### Task details
Copy out every line of the rows below that contains the word "carved".

### Data provided
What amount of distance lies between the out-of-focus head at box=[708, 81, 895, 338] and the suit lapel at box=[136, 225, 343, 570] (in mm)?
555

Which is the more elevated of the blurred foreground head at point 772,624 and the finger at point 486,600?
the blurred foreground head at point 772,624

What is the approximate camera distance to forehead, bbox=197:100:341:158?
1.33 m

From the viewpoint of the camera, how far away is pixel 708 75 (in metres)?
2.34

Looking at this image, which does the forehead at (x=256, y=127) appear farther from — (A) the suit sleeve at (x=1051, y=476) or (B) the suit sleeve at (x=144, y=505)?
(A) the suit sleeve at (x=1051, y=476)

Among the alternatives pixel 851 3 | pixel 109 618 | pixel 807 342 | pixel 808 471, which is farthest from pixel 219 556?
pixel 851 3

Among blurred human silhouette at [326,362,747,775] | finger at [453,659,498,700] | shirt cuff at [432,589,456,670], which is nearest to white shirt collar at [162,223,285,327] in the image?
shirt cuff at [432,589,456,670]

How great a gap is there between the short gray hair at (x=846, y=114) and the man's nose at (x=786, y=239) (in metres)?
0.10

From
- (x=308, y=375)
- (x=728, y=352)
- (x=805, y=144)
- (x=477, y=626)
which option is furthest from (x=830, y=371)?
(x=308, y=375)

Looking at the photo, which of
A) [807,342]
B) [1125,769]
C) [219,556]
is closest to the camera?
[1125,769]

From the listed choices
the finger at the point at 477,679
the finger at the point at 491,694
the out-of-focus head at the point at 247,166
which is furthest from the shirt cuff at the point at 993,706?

...

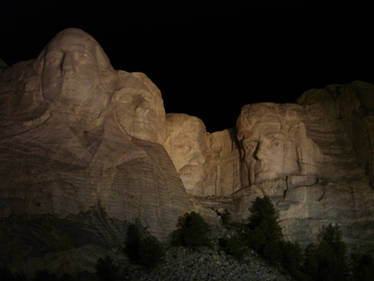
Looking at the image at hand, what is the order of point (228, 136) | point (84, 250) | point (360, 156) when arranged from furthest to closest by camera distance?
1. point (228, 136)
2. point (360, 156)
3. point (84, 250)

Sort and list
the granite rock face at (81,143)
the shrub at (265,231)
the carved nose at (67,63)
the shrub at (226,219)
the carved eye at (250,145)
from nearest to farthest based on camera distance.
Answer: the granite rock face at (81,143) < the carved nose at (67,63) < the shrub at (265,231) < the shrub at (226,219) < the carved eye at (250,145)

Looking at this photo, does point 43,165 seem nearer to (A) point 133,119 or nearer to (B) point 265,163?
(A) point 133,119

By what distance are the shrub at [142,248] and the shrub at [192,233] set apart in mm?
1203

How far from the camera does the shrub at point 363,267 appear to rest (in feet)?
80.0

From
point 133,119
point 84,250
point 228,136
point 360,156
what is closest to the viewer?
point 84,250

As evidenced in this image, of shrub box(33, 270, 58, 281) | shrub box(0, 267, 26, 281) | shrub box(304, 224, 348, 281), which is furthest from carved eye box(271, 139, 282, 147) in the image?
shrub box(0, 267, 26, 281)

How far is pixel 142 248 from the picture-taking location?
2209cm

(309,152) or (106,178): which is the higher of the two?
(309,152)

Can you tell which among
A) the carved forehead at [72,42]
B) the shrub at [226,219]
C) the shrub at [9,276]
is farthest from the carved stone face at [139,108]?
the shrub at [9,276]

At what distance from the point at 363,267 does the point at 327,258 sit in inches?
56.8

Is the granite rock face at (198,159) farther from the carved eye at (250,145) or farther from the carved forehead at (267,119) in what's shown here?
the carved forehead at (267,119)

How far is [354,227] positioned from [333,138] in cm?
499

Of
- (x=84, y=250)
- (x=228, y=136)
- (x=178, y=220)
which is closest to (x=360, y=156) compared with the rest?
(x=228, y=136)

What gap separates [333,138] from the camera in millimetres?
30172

### Task solution
the carved nose at (67,63)
the carved eye at (250,145)
Answer: the granite rock face at (81,143) < the carved nose at (67,63) < the shrub at (265,231) < the shrub at (226,219) < the carved eye at (250,145)
As evidenced in this image, of shrub box(33, 270, 58, 281) | shrub box(0, 267, 26, 281) | shrub box(304, 224, 348, 281), which is furthest from carved eye box(271, 139, 282, 147) in the image?
A) the carved forehead at [72,42]
is farthest from the carved stone face at [139,108]?
Is the granite rock face at (198,159) farther from the carved eye at (250,145) or farther from the carved forehead at (267,119) in what's shown here?
the carved forehead at (267,119)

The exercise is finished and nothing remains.